* [Reading text]
########################################
CreateRestartPoint runs WAL file cleanup basing on the checkpoint just
have finished in the function.  If the database has exited
DB_IN_ARCHIVE_RECOVERY state when the function is going to update
control file, the function refrains from updating the file at all then
proceeds to WAL cleanup having the latest REDO LSN, which is now
inconsistent with the control file.  As the result, the succeeding
cleanup procedure overly removes WAL files against the control file
and leaves unrecoverable database until the next checkpoint finishes.

Along with that fix, we remove a dead code path for the case some
other process ran a simultaneous checkpoint.  It seems like just a
preventive measure but it's no longer useful because we are sure that
checkpoint is performed only by checkpointer except single process
mode.
---
 src/backend/access/transam/xlog.c | 69 ++++++++++++++++++++-----------
 1 file changed, 44 insertions(+), 25 deletions(-)

diff --git a/src/backend/access/transam/xlog.c b/src/backend/access/transam/xlog.c
index ed16f279b1..dd9c564988 100644
--- a/src/backend/access/transam/xlog.c
+++ b/src/backend/access/transam/xlog.c
@@ -6900,6 +6900,9 @@ CreateRestartPoint(int flags)
     XLogSegNo    _logSegNo;
     TimestampTz xtime;
 
+    /* we don't assume concurrent checkpoint/restartpoint to run */
+    Assert (!IsUnderPostmaster || MyBackendType == B_CHECKPOINTER);
+
     /* Get a local copy of the last safe checkpoint record. */
     SpinLockAcquire(&XLogCtl->info_lck);
     lastCheckPointRecPtr = XLogCtl->lastCheckPointRecPtr;
@@ -6965,7 +6968,7 @@ CreateRestartPoint(int flags)
 
     /* Also update the info_lck-protected copy */
     SpinLockAcquire(&XLogCtl->info_lck);
-    XLogCtl->RedoRecPtr = lastCheckPoint.redo;
+    XLogCtl->RedoRecPtr = RedoRecPtr;
     SpinLockRelease(&XLogCtl->info_lck);
 
     /*
@@ -6984,7 +6987,10 @@ CreateRestartPoint(int flags)
     /* Update the process title */
     update_checkpoint_display(flags, true, false);
 
-    CheckPointGuts(lastCheckPoint.redo, flags);
+    CheckPointGuts(RedoRecPtr, flags);
+
+    /* Update pg_control */
+    LWLockAcquire(ControlFileLock, LW_EXCLUSIVE);
 
     /*
      * Remember the prior checkpoint's redo ptr for
@@ -6992,30 +6998,26 @@ CreateRestartPoint(int flags)
########################################
* [Supplied entries]
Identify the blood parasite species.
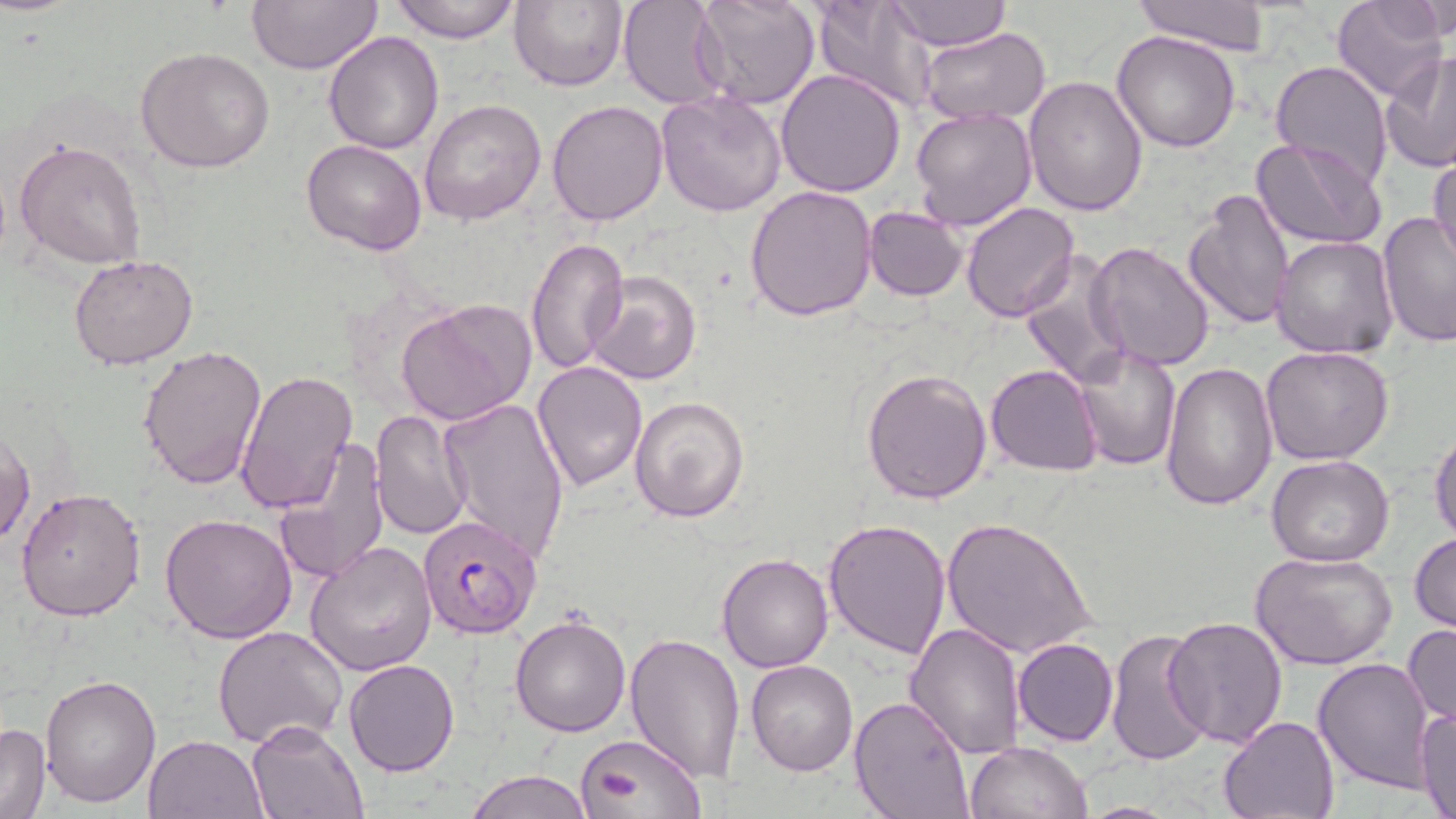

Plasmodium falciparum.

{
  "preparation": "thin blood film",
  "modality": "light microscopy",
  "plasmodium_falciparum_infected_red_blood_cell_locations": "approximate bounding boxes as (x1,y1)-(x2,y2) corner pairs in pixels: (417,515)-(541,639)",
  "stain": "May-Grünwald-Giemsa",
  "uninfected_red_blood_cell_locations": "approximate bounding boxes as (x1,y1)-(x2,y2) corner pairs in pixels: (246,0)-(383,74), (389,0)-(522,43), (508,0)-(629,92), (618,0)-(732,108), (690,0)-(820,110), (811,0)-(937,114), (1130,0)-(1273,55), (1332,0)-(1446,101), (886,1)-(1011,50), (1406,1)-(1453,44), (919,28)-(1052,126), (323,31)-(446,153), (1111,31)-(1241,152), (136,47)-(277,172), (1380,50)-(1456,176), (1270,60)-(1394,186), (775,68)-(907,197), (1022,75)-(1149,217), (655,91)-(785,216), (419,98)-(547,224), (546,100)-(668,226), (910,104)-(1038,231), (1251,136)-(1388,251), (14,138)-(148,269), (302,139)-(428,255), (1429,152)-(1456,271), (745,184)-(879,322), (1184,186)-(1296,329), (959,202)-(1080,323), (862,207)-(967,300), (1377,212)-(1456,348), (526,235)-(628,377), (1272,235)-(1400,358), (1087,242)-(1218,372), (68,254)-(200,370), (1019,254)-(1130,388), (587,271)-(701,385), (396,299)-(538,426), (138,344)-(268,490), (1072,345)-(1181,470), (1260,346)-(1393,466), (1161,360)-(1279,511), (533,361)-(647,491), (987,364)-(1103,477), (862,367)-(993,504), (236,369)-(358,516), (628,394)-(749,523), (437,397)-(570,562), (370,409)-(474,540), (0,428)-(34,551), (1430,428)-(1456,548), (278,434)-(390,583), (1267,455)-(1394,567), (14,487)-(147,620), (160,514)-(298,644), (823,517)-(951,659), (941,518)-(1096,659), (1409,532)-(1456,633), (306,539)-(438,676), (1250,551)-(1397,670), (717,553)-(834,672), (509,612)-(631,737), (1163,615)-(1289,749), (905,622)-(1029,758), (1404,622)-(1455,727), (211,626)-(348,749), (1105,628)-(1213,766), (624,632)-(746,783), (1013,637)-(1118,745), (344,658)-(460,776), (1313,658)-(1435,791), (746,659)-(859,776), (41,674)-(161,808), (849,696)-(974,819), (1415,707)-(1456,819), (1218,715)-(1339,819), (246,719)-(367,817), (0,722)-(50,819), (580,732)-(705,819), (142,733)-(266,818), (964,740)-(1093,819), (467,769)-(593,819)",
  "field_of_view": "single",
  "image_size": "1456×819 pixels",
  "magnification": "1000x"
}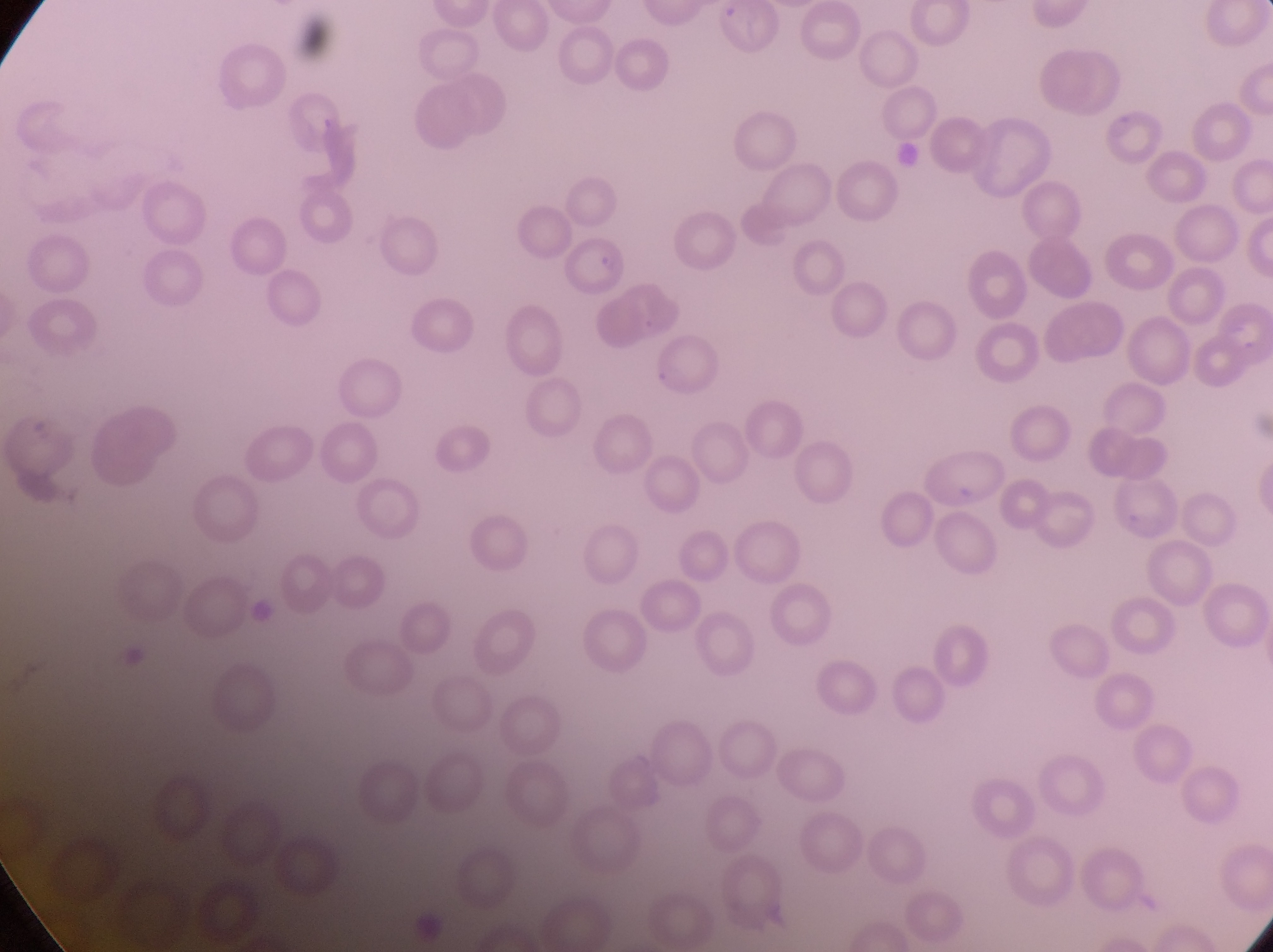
########################################
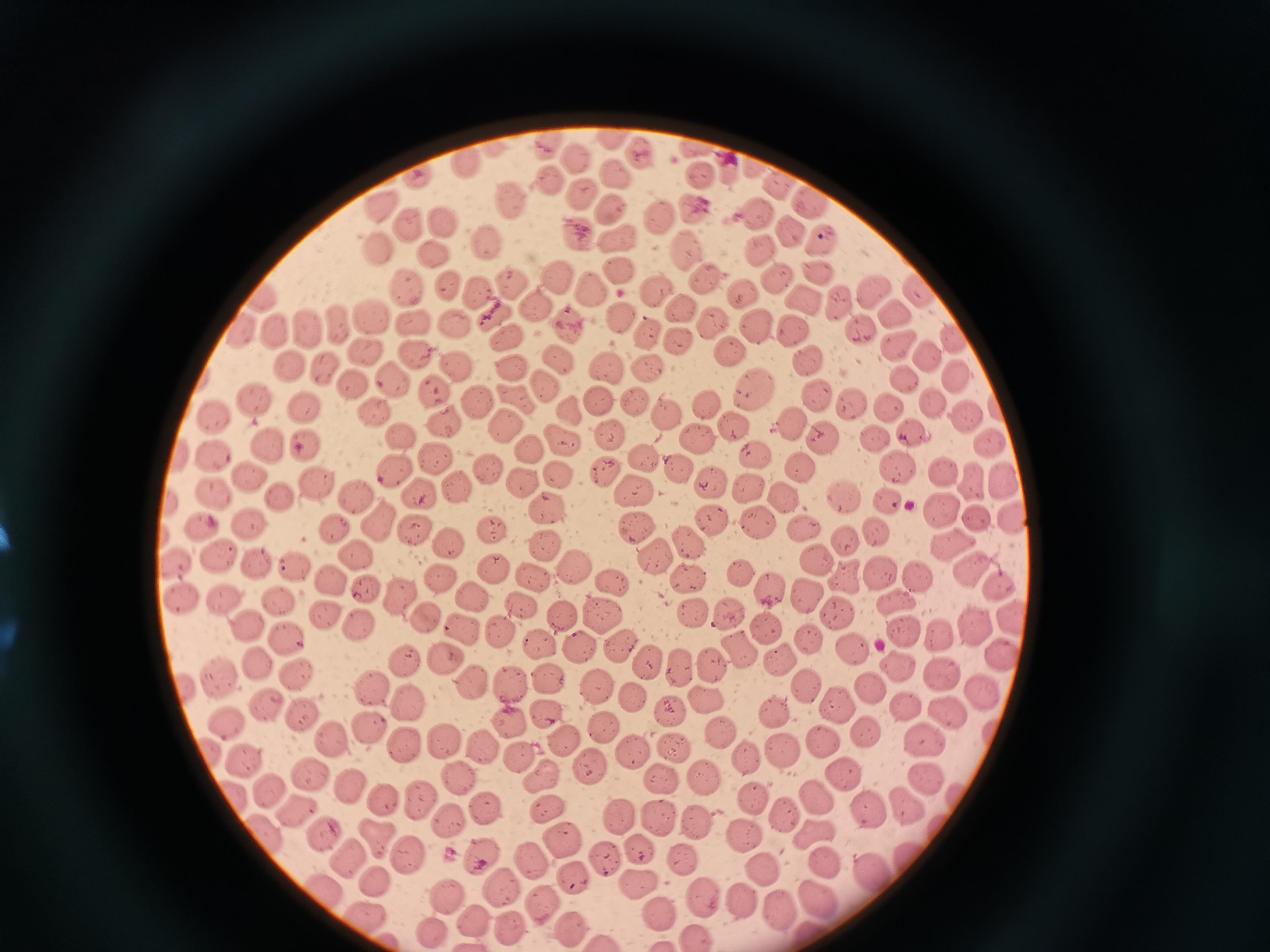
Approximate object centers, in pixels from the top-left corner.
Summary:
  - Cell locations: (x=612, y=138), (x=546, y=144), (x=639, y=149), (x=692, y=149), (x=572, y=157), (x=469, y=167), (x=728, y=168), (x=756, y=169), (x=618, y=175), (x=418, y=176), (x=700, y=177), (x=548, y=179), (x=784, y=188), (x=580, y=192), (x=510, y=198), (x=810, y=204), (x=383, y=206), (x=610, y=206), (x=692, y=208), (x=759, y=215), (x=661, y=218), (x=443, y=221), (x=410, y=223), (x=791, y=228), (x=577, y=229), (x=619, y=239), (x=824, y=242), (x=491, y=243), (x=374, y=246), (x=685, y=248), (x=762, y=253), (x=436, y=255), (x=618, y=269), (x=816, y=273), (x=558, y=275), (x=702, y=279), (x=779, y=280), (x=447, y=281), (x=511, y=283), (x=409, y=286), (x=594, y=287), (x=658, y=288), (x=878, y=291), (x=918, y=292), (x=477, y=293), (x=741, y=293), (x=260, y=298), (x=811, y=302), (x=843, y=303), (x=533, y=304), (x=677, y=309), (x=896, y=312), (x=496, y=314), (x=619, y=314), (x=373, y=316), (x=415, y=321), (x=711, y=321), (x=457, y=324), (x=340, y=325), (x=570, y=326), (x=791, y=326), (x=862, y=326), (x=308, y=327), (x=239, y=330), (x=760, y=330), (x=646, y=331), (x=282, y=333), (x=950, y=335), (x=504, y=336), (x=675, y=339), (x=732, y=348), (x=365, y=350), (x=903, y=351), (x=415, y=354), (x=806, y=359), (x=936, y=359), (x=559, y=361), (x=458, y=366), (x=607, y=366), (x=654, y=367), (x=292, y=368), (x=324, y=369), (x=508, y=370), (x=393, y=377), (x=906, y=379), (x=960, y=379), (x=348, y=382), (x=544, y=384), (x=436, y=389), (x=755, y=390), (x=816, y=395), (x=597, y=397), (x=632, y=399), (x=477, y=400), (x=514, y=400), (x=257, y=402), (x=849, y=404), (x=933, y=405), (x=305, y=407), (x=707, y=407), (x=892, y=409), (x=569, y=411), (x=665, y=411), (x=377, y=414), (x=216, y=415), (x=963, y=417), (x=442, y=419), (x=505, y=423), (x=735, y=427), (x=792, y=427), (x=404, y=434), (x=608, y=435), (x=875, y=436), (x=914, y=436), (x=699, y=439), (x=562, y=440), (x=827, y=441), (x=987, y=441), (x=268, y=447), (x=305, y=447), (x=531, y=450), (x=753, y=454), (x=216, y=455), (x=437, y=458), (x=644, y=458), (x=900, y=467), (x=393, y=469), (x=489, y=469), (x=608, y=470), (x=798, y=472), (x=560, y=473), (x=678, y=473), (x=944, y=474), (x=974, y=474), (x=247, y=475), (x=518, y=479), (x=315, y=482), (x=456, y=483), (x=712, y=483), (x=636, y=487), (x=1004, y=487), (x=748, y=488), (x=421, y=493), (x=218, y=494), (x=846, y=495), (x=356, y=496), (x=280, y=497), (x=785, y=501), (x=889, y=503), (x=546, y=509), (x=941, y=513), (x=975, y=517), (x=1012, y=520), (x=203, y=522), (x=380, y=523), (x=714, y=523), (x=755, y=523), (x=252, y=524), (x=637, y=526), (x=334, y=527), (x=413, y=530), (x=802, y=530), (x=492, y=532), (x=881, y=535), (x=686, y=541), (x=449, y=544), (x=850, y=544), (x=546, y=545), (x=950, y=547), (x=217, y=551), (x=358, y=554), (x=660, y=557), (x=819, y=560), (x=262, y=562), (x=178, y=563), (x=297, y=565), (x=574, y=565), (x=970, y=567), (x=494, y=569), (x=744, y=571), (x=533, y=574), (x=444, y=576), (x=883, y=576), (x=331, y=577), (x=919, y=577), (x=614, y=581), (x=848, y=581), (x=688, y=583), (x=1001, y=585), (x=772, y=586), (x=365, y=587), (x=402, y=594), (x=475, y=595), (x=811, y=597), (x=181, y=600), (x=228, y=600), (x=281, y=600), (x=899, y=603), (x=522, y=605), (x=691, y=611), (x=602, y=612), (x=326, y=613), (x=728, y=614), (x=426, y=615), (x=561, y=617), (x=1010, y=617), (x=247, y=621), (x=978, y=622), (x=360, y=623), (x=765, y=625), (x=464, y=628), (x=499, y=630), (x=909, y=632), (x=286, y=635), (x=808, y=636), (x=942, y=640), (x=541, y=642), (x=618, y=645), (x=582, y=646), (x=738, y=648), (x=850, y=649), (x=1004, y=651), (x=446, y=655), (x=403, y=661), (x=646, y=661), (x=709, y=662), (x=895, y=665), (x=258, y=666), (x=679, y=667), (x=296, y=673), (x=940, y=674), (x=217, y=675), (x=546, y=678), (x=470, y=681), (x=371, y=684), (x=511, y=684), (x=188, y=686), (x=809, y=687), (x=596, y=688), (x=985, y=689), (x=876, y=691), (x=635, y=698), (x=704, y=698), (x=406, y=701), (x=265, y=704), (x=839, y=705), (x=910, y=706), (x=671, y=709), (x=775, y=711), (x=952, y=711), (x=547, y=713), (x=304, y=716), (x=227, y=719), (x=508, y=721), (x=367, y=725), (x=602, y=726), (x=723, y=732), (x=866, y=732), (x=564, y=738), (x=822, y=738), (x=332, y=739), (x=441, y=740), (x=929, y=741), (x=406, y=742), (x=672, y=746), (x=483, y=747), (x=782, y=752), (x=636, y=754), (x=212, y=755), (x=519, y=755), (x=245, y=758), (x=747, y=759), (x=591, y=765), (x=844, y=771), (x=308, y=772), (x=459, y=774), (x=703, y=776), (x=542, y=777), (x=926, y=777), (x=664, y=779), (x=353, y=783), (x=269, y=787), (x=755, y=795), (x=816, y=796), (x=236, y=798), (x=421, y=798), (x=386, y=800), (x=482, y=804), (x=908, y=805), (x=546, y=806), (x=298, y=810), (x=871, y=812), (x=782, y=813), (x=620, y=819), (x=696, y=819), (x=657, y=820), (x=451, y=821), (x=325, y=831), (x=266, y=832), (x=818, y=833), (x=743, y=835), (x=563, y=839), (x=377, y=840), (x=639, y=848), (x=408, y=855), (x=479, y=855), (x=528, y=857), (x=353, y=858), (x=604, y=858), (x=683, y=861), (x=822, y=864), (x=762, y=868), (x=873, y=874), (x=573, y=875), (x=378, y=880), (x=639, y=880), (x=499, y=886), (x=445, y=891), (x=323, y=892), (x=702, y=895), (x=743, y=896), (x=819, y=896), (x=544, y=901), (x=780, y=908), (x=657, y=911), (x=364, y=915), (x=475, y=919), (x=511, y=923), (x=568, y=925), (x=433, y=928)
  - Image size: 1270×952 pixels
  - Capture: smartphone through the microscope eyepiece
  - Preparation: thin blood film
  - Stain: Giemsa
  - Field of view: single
########################################
* [The tasks]
(a) In the WAL cleanup patch, which process is said to be the only one that performs checkpoints, except in single process mode?
(b) Carry on the WAL cleanup patch from its final line.

* [Set of answers]
(a) The checkpointer.

(b)
      */
     PriorRedoPtr = ControlFile->checkPointCopy.redo;
 
+    Assert (PriorRedoPtr < RedoRecPtr);
+
+    ControlFile->checkPoint = lastCheckPointRecPtr;
+    ControlFile->checkPointCopy = lastCheckPoint;
+
     /*
-     * Update pg_control, using current time.  Check that it still shows
-     * DB_IN_ARCHIVE_RECOVERY state and an older checkpoint, else do nothing;
-     * this is a quick hack to make sure nothing really bad happens if somehow
-     * we get here after the end-of-recovery checkpoint.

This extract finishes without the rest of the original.